In what’s believed to be a world first, researchers from Trinity College Dublin and the University of Manchester used a technique called liquid phase exfoliation (LPE) to create 2D sheets from these unusual starting materials. They published their results this week in the journal 2D Materials.
Lead researcher Professor Jonathan Coleman, from Trinity College Dublin, said: “Two-dimensional materials have interesting properties and broad potential applications. For applications in fields such as composites, printed electronics and electrochemical devices, suspensions of nanosheets in liquids are needed. A number of methods exist to do this. However, they are all relatively limited, as they tend to apply only to a single material or family of materials.
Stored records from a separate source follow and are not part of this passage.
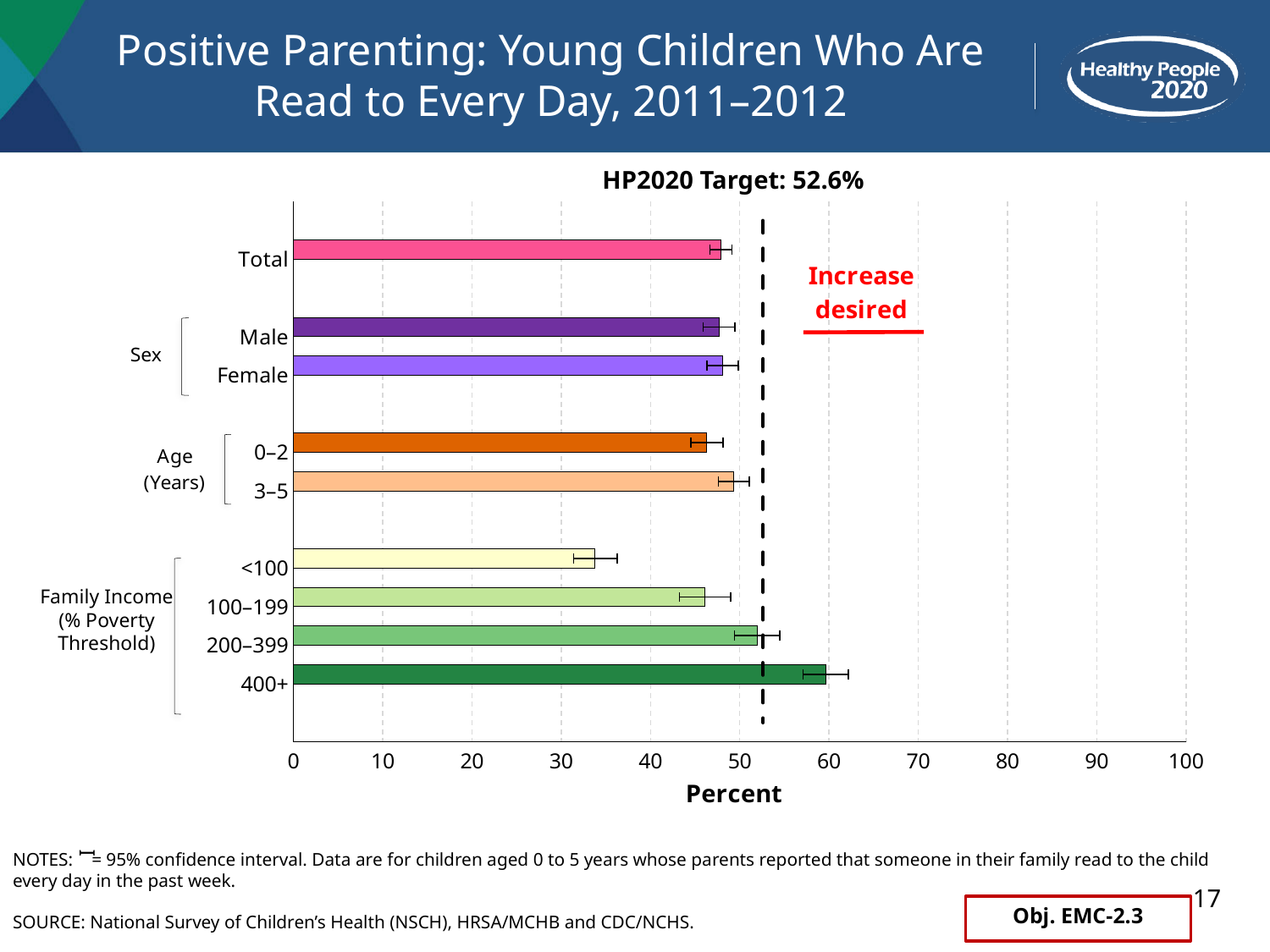
What kind of chart is shown on the slide? bar chart Which category has the lowest percentage of young children read to every day? <100 What is the label of the x axis? Percent Is the value for Total greater or less than 50? less Is the value for the 400+ family income group greater or less than 50? greater Is the value for the <100 family income group greater or less than 40? less Which is larger, the value for the 400+ income group or the value for the <100 income group? 400+ What is the HP2020 Target shown on the chart? 52.6% Which category has the highest percentage of young children read to every day? 400+ How many bars (categories) are plotted in the chart? 9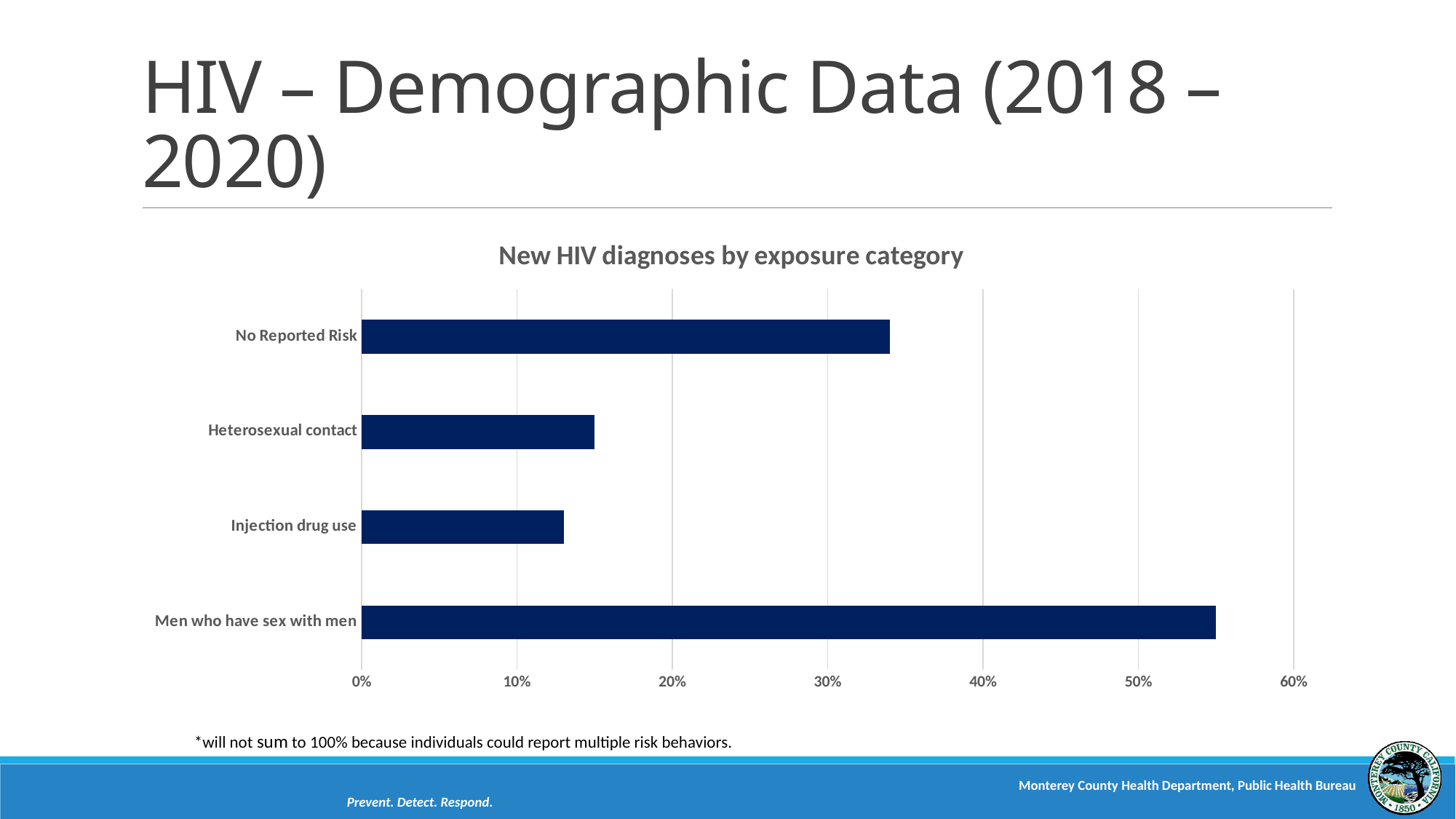
Is the value for Men who have sex with men greater or less than 50%? greater Which exposure category has the highest share of new HIV diagnoses? Men who have sex with men Which is larger, the value for No Reported Risk or the value for Heterosexual contact? No Reported Risk What type of chart is shown on the slide? bar chart Which is larger, the value for Men who have sex with men or the value for No Reported Risk? Men who have sex with men What is the maximum value shown on the horizontal axis of the chart? 60% Which exposure category has the lowest share of new HIV diagnoses? Injection drug use Is the value for Injection drug use greater or less than 10%? greater What is the title of the chart? New HIV diagnoses by exposure category How many exposure categories are shown in the chart? 4 Is the value for Heterosexual contact greater or less than 20%? less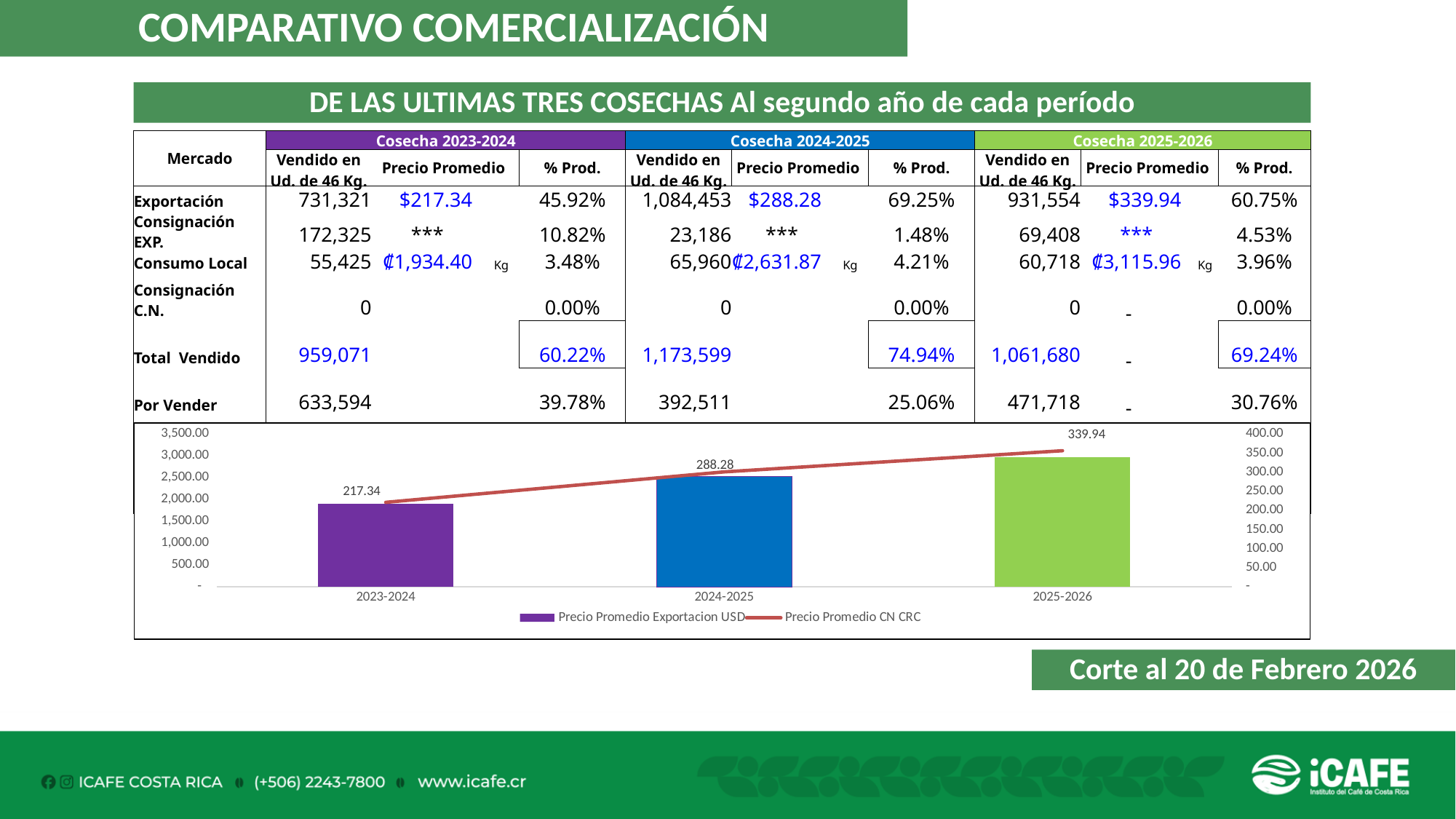
How many periods are shown on the x axis of the chart? 3 Do the Precio Promedio Exportacion USD bars rise or fall from 2023-2024 to 2025-2026? rise Which period has the lowest Precio Promedio Exportacion USD bar? 2023-2024 What is the difference between the Precio Promedio Exportacion USD values for 2025-2026 and 2023-2024? 122.60 How many series does the chart legend list? 2 Which period has the highest Precio Promedio Exportacion USD bar? 2025-2026 Is the Precio Promedio CN CRC line value for 2023-2024 greater or less than 1,500.00 on the left axis? greater What is the Precio Promedio Exportacion USD value for 2024-2025? 288.28 What is the Precio Promedio Exportacion USD value for 2025-2026? 339.94 What kind of chart is shown on the slide? bar chart with a line What is the Precio Promedio Exportacion USD value for 2023-2024? 217.34 Which is larger, the Precio Promedio Exportacion USD bar for 2024-2025 or for 2023-2024? 2024-2025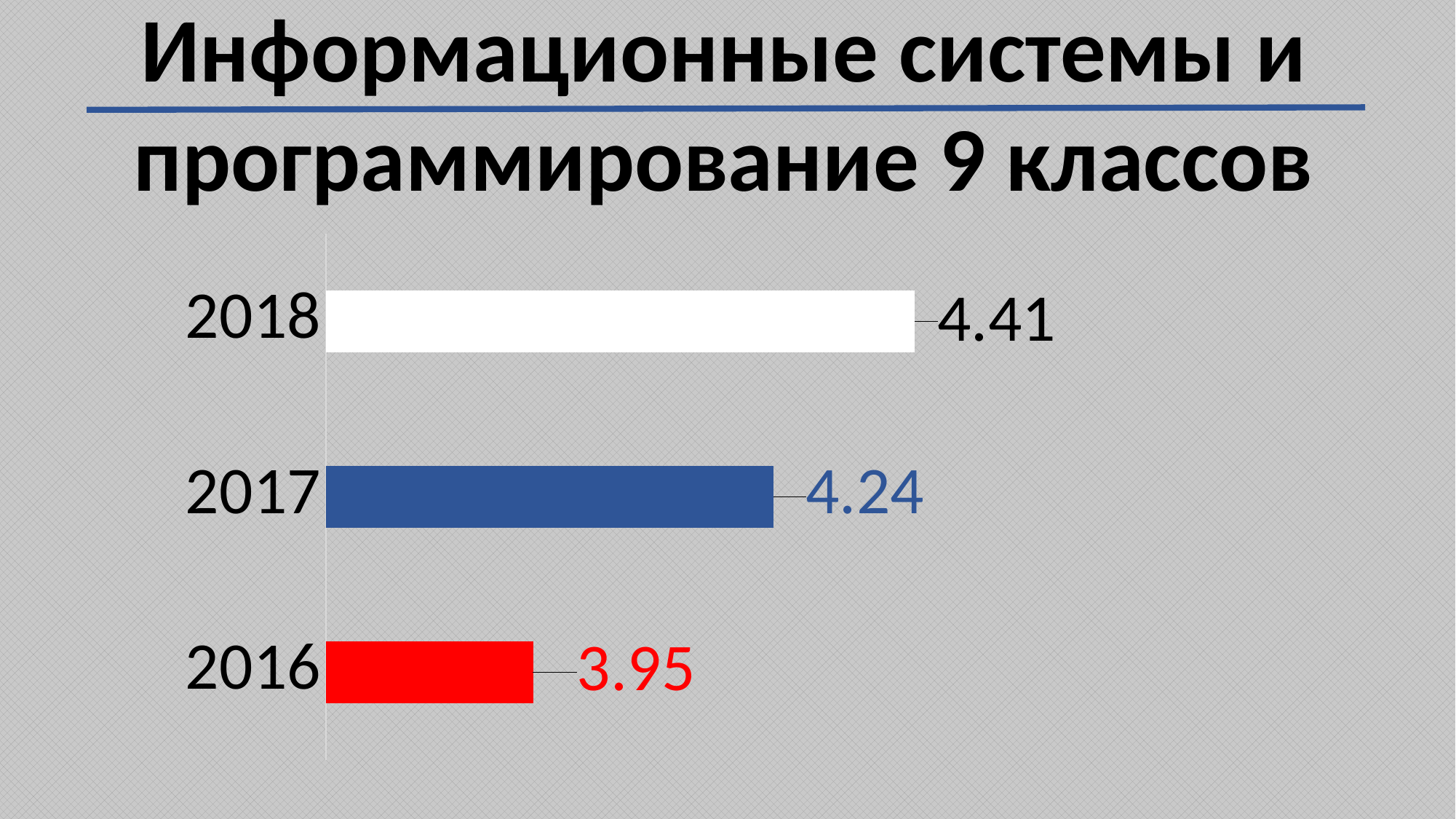
How many years are shown in the chart? 3 What colour is the bar for 2016? red What is the value for 2016? 3.95 Which year has the lowest value? 2016 What is the value for 2017? 4.24 What is the difference between the values for 2018 and 2016? 0.46 What is the value for 2018? 4.41 Which is larger, the value for 2017 or the value for 2016? 2017 What is the difference between the values for 2017 and 2016? 0.29 What kind of chart is shown on the slide? bar chart Do the values rise or fall from 2016 to 2018? rise Which year has the highest value? 2018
In contrast, LPE is quite versatile and widely applicable.”
In their study, the team aimed to find out exactly how versatile LPE is by using impure starting materials far removed from the pure powder or crystals from chemical suppliers normally used to create nanosheets.
Professor Coleman said: “LPE has been applied previously to graphene, boron nitride, and transition metal oxides, but these materials are nominally uncharged. Many layered oxides, hydroxides and silicates are charged.
“This means they must always be accompanied by charge balancing counter ions. The presence of these counter ions might suggest LPE cannot be used to exfoliate clays, for example. Additionally, the starting materials that have been exfoliated by LPE tend to be very pure. The question is whether LPE can be used to produce nanosheets from an impure starting material, or whether other components will dominate the exfoliated product.
The team put talcum powder bought from Boots (containing the layered compound talc), cat litter from Lidl (known to contain layered silicate compounds, notably palygorskite and montmorillonite/bentonite), and sand collected from a beach in Co. Kerry, Ireland (suspected to contain small amounts of layered clays), through a standard LPE procedure. This comprised placing the materials in a surfactant solution and using ultrasound to agitate the particles, which was then followed by centrifugation.
The team successfully produced nanosheets of talc, a bentonite/palygorskite mixture and mica from the three starting materials respectively.
Professor Coleman said: “Our results show that LP is an extremely versatile technique for producing nanosheets from layered precursors. It is possible to process naturally occurring materials such as talc, cat litter and a clay/sand mix using LPE and obtain purified nanosheets, while rejecting any unwanted non- 2D material.
“What is particularly surprising is that the bentonite and palygorskite layered crystals, contained in the cat litter as well as the mica in the beach sand, should both consist of charged layers with charge-balancing counter ions, yet could still be exfoliated by LPE.
“This shows LPE can potentially be applied to a much broader range of layered compounds than previously thought, opening the possibility of exfoliating a range of layered silicates as well as charged layered oxides and hydroxides.”